Stored data
———

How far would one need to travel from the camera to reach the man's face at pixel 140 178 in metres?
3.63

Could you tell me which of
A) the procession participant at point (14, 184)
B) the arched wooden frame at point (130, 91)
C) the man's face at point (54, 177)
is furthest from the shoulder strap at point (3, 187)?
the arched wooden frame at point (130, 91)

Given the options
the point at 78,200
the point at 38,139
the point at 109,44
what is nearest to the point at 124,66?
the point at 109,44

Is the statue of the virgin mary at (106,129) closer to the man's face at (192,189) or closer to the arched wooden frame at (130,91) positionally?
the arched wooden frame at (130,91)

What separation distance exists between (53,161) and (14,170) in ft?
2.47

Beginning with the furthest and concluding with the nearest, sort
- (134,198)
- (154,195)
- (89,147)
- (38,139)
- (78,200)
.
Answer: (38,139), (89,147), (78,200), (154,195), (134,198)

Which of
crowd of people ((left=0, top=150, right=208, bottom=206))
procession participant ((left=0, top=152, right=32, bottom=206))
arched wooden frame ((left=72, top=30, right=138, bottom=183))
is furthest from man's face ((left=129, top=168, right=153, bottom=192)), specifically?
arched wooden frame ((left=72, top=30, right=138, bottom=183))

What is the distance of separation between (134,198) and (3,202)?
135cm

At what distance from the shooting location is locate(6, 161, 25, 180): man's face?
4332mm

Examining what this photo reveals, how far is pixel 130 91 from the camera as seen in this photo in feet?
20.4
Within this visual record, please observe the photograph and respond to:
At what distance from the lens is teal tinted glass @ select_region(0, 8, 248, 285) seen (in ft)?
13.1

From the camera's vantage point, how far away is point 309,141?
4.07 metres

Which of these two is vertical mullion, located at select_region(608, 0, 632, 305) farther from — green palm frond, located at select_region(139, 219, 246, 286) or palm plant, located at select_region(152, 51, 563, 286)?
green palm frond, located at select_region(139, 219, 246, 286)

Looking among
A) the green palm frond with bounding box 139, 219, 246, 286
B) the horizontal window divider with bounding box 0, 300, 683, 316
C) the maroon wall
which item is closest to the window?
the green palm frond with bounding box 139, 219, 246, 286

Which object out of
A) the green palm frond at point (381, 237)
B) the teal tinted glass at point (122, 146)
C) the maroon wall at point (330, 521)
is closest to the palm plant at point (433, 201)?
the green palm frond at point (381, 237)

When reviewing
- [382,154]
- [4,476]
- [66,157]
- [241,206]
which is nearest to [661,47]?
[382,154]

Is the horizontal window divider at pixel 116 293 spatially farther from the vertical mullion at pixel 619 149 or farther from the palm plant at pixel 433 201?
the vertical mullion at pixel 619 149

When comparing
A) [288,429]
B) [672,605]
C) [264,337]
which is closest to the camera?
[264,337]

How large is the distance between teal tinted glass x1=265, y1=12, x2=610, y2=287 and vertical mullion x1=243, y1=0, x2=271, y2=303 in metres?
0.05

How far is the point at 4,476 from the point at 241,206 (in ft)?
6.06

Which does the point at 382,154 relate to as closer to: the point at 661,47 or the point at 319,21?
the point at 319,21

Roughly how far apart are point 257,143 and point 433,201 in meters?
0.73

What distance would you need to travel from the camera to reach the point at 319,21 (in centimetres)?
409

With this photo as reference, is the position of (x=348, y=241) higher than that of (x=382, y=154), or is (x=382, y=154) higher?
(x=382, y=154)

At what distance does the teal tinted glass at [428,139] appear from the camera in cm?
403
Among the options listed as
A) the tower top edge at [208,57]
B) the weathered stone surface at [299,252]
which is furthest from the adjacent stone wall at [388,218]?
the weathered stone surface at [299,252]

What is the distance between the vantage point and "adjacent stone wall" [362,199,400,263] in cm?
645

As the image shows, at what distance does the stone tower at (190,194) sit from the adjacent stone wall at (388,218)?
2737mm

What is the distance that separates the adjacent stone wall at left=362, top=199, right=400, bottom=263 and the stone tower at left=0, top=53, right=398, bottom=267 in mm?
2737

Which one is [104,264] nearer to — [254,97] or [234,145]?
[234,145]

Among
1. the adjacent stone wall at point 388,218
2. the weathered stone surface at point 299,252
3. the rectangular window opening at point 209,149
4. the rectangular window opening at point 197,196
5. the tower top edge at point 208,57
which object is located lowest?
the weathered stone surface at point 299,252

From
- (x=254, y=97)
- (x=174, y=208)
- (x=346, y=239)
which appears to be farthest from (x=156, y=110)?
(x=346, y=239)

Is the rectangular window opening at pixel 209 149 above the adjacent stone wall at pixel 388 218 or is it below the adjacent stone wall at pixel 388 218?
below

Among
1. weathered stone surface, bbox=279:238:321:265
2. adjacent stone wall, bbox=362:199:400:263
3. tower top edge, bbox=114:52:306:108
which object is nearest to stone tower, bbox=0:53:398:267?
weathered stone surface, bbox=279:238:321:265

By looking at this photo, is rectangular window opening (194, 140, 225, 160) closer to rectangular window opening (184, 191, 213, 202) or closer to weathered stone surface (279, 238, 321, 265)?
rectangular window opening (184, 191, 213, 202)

———

EXERCISE DESCRIPTION ▸ Set down all of the entries exactly, please.

CORRECT RESULT ▸
How far would one need to travel from the camera to reach the man's face at pixel 140 178 in metres?
3.63

Could you tell me which of
A) the procession participant at point (14, 184)
B) the arched wooden frame at point (130, 91)
C) the man's face at point (54, 177)
is furthest from the shoulder strap at point (3, 187)?
the arched wooden frame at point (130, 91)

Given the options
the point at 78,200
the point at 38,139
the point at 109,44
what is nearest to the point at 124,66?
the point at 109,44

Is the statue of the virgin mary at (106,129) closer to the man's face at (192,189) or closer to the arched wooden frame at (130,91) positionally?
the arched wooden frame at (130,91)

What separation distance exists between (53,161) and (14,170) in ft?
2.47

Beginning with the furthest and concluding with the nearest, sort
- (134,198)
- (154,195)
- (89,147)
- (38,139)
- (78,200)
.
Answer: (38,139), (89,147), (78,200), (154,195), (134,198)

Which of
crowd of people ((left=0, top=150, right=208, bottom=206))
procession participant ((left=0, top=152, right=32, bottom=206))
arched wooden frame ((left=72, top=30, right=138, bottom=183))
is furthest from man's face ((left=129, top=168, right=153, bottom=192)), specifically?
arched wooden frame ((left=72, top=30, right=138, bottom=183))

What is the distance of separation between (134,198) and (3,202)?
135cm

At what distance from the shooting location is locate(6, 161, 25, 180): man's face?
4332mm

Examining what this photo reveals, how far is pixel 130 91 from the camera as seen in this photo in feet?
20.4
Within this visual record, please observe the photograph and respond to:
At what distance from the lens is teal tinted glass @ select_region(0, 8, 248, 285) seen (in ft)?
13.1

From the camera's vantage point, how far away is point 309,141?
4.07 metres

Which of these two is vertical mullion, located at select_region(608, 0, 632, 305) farther from — green palm frond, located at select_region(139, 219, 246, 286) or palm plant, located at select_region(152, 51, 563, 286)?
green palm frond, located at select_region(139, 219, 246, 286)

Looking among
A) the green palm frond with bounding box 139, 219, 246, 286
B) the horizontal window divider with bounding box 0, 300, 683, 316
C) the maroon wall
which item is closest to the window?
the green palm frond with bounding box 139, 219, 246, 286

Which object out of
A) the green palm frond at point (381, 237)
B) the teal tinted glass at point (122, 146)
C) the maroon wall at point (330, 521)
is closest to the palm plant at point (433, 201)?
the green palm frond at point (381, 237)

When reviewing
- [382,154]
- [4,476]
- [66,157]
- [241,206]
which is nearest to [661,47]?
[382,154]

Is the horizontal window divider at pixel 116 293 spatially farther from the vertical mullion at pixel 619 149 or farther from the palm plant at pixel 433 201?
the vertical mullion at pixel 619 149

When comparing
A) [288,429]
B) [672,605]
C) [264,337]
which is closest to the camera?
[264,337]

How large is the distance between teal tinted glass x1=265, y1=12, x2=610, y2=287 and vertical mullion x1=243, y1=0, x2=271, y2=303 in metres?
0.05

How far is the point at 4,476 from the point at 241,206 (in ft)?
6.06

Which does the point at 382,154 relate to as closer to: the point at 661,47 or the point at 319,21?
the point at 319,21

Roughly how far apart are point 257,143 and point 433,201 in meters?
0.73

What distance would you need to travel from the camera to reach the point at 319,21 (in centimetres)?
409

With this photo as reference, is the position of (x=348, y=241) higher than that of (x=382, y=154), or is (x=382, y=154) higher?
(x=382, y=154)

At what distance does the teal tinted glass at [428,139] appear from the camera in cm?
403
Among the options listed as
A) the tower top edge at [208,57]
B) the weathered stone surface at [299,252]
which is furthest from the adjacent stone wall at [388,218]?
the weathered stone surface at [299,252]

What is the distance between the vantage point and "adjacent stone wall" [362,199,400,263] in cm?
645

As the image shows, at what distance does the stone tower at (190,194) sit from the adjacent stone wall at (388,218)?
2737mm

What is the distance that separates the adjacent stone wall at left=362, top=199, right=400, bottom=263 and the stone tower at left=0, top=53, right=398, bottom=267 in mm?
2737

Which one is [104,264] nearer to — [254,97] or [234,145]?
[234,145]

Among
1. the adjacent stone wall at point 388,218
2. the weathered stone surface at point 299,252
3. the rectangular window opening at point 209,149
4. the rectangular window opening at point 197,196
5. the tower top edge at point 208,57
which object is located lowest?
the weathered stone surface at point 299,252

From
- (x=254, y=97)
- (x=174, y=208)
- (x=346, y=239)
which appears to be farthest from (x=156, y=110)?
(x=346, y=239)

Is the rectangular window opening at pixel 209 149 above the adjacent stone wall at pixel 388 218 or is it below the adjacent stone wall at pixel 388 218?
below

Among
1. weathered stone surface, bbox=279:238:321:265
2. adjacent stone wall, bbox=362:199:400:263
3. tower top edge, bbox=114:52:306:108
which object is nearest to stone tower, bbox=0:53:398:267?
weathered stone surface, bbox=279:238:321:265

By looking at this photo, is rectangular window opening (194, 140, 225, 160) closer to rectangular window opening (184, 191, 213, 202) or closer to weathered stone surface (279, 238, 321, 265)?
rectangular window opening (184, 191, 213, 202)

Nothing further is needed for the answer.